Britain, after a slow start, has gone into high gear, ordering 14.6 million treatments of Tamiflu, with each representing a course of ten pills. (The United States, with nearly five times the population, has ordered only twentythree million treatments.) Britain has also signed “sleeping contracts” with drug companies under which the state will pay the corporations to build vaccine- production facilities, enough to adequately cover the entire British population. Researchers at the National Institute for Biological Standards and Control in London are using a technique called reverse genetics, which involves merging genetic information from laboratory viruses and active avian viruses in order to create prototype viruses. These could be “grown” very quickly to produce a possible avian vaccine. But neither Tamiflu, nor the hugely expanded vaccine-production facilities, nor the experimental high-speed production technique will be available outside of Britain in the immediate future — it’s all about protecting the British population, with barely a nod to the global dimension of the problem.
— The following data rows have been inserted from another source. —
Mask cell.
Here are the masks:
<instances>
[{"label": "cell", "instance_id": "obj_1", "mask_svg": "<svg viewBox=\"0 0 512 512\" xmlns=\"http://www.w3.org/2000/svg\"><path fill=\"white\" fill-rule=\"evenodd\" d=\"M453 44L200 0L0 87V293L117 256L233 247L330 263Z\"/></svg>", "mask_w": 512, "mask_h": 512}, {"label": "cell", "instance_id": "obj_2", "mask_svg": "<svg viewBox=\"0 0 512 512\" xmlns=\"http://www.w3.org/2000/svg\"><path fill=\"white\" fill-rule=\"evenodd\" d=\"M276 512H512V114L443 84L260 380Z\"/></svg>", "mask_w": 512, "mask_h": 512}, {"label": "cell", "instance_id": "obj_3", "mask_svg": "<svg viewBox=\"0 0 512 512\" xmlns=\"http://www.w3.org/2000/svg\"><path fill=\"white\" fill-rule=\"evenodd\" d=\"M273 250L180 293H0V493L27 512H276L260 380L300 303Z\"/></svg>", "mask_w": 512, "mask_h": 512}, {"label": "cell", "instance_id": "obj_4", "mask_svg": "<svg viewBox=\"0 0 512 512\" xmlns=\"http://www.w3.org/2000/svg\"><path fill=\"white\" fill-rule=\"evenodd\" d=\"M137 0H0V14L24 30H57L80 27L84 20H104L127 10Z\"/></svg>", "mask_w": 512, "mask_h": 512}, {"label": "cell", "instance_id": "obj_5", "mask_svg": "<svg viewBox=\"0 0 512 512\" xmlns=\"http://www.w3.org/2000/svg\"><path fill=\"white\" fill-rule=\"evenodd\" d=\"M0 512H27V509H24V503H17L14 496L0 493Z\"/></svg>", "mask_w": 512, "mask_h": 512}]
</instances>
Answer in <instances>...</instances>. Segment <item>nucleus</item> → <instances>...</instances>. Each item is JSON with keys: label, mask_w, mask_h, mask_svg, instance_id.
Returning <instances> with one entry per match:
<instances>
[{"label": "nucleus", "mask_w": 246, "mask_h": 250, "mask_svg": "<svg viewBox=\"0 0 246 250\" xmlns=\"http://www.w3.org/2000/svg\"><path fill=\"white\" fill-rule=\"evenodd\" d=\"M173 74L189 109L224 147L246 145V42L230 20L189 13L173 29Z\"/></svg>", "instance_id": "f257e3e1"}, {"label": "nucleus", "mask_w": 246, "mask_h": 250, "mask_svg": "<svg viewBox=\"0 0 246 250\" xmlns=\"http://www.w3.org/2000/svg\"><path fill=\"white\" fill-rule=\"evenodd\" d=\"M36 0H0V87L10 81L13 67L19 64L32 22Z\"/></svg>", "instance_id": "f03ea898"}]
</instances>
China is struggling to overcome the mistrust that other countries have felt ever since it concealed the sars outbreak from the world — a mistrust that returned when it concealed its first human case of avian flu (in Hunan province in October 2005) for three weeks before consulting experts at the World Health Organization. Huang Jiefu, one of China’s vice-ministers of health, promised to close China’s borders if a single case of human-to-human transmission of bird flu is detected in the country. In mid-November the government declared that it would vaccinate its entire domestic stock of fourteen billion chickens, ducks, and geese (20 percent of the global total) against bird flu in order to make that contingency less likely. The vaccine is cheap and it works fine, but it must be administered one bird at a time. Since three-fifths of the domestic fowl in China are family- owned birds that are free to wander around the home, the yard, and the entire neighbourhood, one doubts that the job will be done quickly or comprehensively. As for antivirals and human vaccines, China says not a word.